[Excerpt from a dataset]
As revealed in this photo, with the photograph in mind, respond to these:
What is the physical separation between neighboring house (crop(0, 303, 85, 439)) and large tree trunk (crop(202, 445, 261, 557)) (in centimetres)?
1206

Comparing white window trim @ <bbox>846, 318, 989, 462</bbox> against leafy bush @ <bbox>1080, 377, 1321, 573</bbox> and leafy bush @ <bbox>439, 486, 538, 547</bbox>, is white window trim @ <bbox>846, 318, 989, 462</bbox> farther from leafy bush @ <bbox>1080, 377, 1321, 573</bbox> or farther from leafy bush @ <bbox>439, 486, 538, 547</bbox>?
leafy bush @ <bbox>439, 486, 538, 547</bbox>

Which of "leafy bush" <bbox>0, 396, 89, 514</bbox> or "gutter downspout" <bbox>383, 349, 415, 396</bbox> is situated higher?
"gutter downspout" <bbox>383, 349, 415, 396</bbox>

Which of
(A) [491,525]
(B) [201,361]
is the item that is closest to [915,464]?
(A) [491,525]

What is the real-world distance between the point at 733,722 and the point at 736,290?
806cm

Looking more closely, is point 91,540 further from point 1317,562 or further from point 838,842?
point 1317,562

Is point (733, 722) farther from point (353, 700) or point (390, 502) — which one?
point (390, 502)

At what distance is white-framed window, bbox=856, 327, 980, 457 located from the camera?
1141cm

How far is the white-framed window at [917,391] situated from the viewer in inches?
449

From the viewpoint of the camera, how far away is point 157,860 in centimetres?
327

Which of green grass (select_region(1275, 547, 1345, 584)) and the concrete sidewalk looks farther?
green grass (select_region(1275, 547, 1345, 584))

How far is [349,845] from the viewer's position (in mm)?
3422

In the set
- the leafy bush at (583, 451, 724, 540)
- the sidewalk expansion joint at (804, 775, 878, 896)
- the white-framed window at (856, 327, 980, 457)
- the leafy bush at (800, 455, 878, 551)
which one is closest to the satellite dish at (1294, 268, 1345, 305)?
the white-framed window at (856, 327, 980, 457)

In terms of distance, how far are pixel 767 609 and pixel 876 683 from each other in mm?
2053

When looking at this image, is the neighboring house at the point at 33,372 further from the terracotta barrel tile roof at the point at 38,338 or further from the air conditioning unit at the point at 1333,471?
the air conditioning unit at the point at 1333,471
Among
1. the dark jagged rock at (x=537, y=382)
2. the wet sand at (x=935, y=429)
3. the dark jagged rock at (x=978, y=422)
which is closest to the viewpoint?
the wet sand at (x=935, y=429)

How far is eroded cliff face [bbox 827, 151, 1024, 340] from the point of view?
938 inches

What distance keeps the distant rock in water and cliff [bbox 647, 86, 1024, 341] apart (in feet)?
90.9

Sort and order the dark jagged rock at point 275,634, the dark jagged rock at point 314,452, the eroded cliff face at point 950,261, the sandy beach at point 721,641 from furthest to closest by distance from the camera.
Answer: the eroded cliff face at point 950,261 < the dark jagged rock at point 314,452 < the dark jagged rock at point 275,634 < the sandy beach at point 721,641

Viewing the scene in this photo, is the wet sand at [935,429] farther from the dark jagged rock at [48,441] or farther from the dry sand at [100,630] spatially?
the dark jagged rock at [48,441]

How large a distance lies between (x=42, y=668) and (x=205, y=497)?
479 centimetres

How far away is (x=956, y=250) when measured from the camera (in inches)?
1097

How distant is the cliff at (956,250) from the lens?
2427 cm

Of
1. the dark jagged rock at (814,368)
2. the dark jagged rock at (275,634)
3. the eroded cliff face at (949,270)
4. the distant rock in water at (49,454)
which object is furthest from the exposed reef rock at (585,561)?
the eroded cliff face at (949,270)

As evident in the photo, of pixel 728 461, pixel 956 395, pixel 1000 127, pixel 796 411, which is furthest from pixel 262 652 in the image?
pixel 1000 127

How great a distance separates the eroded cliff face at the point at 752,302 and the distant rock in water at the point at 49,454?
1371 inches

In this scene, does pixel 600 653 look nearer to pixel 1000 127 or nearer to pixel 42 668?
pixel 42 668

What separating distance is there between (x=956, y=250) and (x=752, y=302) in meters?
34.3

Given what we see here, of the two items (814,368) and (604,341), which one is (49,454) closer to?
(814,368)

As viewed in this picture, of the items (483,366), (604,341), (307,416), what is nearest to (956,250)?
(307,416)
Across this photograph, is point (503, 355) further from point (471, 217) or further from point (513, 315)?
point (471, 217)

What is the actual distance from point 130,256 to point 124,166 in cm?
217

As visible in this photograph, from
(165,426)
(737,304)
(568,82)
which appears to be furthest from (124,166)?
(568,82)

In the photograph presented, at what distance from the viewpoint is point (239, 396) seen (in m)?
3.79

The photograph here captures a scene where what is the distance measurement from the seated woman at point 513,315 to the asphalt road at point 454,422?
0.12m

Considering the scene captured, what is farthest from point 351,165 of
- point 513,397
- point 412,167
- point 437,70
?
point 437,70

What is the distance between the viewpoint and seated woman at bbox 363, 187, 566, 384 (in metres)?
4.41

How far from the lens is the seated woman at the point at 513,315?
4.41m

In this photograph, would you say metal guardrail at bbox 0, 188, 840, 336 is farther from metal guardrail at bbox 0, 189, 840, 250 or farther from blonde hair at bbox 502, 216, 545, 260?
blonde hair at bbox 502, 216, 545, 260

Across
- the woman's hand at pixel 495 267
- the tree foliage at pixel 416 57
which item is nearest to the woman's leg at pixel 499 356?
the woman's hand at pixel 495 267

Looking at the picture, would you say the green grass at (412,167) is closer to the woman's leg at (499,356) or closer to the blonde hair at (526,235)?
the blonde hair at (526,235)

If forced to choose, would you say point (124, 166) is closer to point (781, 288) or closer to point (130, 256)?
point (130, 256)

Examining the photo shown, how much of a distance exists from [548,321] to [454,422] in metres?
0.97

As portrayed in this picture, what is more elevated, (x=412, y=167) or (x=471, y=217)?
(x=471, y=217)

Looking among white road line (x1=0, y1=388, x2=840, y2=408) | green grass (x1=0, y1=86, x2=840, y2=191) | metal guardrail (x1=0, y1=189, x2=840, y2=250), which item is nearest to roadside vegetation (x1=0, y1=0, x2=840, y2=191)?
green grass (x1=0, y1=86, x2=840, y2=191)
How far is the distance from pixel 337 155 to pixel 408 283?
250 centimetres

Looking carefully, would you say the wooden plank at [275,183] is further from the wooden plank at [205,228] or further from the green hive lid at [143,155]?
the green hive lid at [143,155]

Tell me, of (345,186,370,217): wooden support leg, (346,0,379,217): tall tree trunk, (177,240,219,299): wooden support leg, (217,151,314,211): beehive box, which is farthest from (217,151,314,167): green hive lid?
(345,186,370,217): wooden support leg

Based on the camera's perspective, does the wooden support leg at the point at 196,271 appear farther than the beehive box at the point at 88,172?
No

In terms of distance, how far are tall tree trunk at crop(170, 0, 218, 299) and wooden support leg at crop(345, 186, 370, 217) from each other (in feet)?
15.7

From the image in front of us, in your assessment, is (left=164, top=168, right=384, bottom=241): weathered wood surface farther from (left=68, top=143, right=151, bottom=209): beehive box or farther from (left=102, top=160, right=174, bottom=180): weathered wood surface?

### To be done:
Only the lines from the one containing "Looking among white" to the end of the listing belong in the output, each reproduced exactly.

### Output of the task:
Looking among white road line (x1=0, y1=388, x2=840, y2=408) | green grass (x1=0, y1=86, x2=840, y2=191) | metal guardrail (x1=0, y1=189, x2=840, y2=250), which item is nearest to roadside vegetation (x1=0, y1=0, x2=840, y2=191)?
green grass (x1=0, y1=86, x2=840, y2=191)
How far is the distance from pixel 337 155 to pixel 408 283?
250 centimetres

Looking carefully, would you say the wooden plank at [275,183] is further from the wooden plank at [205,228] or further from the green hive lid at [143,155]?
the green hive lid at [143,155]

Tell me, of (345,186,370,217): wooden support leg, (346,0,379,217): tall tree trunk, (177,240,219,299): wooden support leg, (217,151,314,211): beehive box, which is farthest from (217,151,314,167): green hive lid?
(345,186,370,217): wooden support leg

Based on the camera's perspective, does the wooden support leg at the point at 196,271 appear farther than the beehive box at the point at 88,172?
No

In terms of distance, how far are tall tree trunk at crop(170, 0, 218, 299) and wooden support leg at crop(345, 186, 370, 217) from each other (in feet)?
15.7

From the image in front of us, in your assessment, is (left=164, top=168, right=384, bottom=241): weathered wood surface farther from (left=68, top=143, right=151, bottom=209): beehive box or farther from (left=102, top=160, right=174, bottom=180): weathered wood surface?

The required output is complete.